• [Excerpt provided]
____________
2. Build a default prior config#

[ ]:
def make_prior_config(flux, z):
    flux_for_priors = flux * (1.0 + z)
    prior_config = build_default_prior_config(flux_for_priors)

    # Example override: slightly tighter PL slope and Fe normalization priors
    prior_config['PL_slope'] = {'loc': -1.5, 'scale': 0.3, 'low': -3.5, 'high': 0.5}
    prior_config['log_Fe_uv_norm'] = {
        'loc': np.log(max(1e-3 * np.median(np.abs(flux_for_priors)), 1e-10)),
        'scale': 0.4,
    }
    prior_config['log_Fe_op_over_uv'] = {'loc': 0.0, 'scale': 0.4}

    # Robust line scale multipliers (optional)
____________
• [Source material]
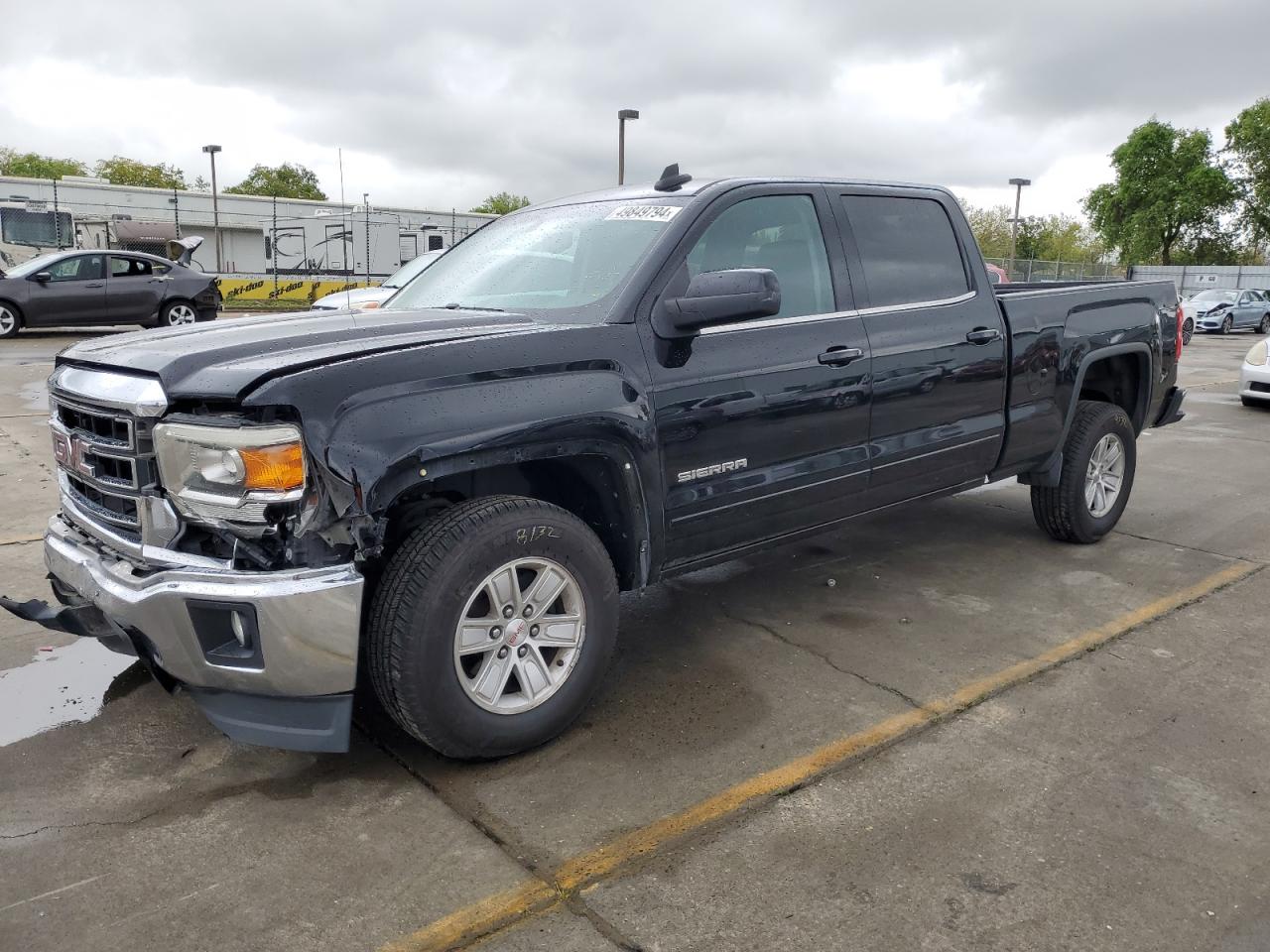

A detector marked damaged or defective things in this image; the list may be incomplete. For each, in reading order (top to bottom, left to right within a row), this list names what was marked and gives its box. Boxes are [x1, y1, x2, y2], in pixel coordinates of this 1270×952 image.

crumpled hood [56, 306, 541, 401]
damaged front end [3, 365, 363, 751]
____________
• [What the task requires] Print the whole excerpt on building a default prior config again, word for word. The lines have nothing to do with the excerpt on building a default prior config.

• [Answer box]
2. Build a default prior config#

[ ]:
def make_prior_config(flux, z):
    flux_for_priors = flux * (1.0 + z)
    prior_config = build_default_prior_config(flux_for_priors)

    # Example override: slightly tighter PL slope and Fe normalization priors
    prior_config['PL_slope'] = {'loc': -1.5, 'scale': 0.3, 'low': -3.5, 'high': 0.5}
    prior_config['log_Fe_uv_norm'] = {
        'loc': np.log(max(1e-3 * np.median(np.abs(flux_for_priors)), 1e-10)),
        'scale': 0.4,
    }
    prior_config['log_Fe_op_over_uv'] = {'loc': 0.0, 'scale': 0.4}

    # Robust line scale multipliers (optional)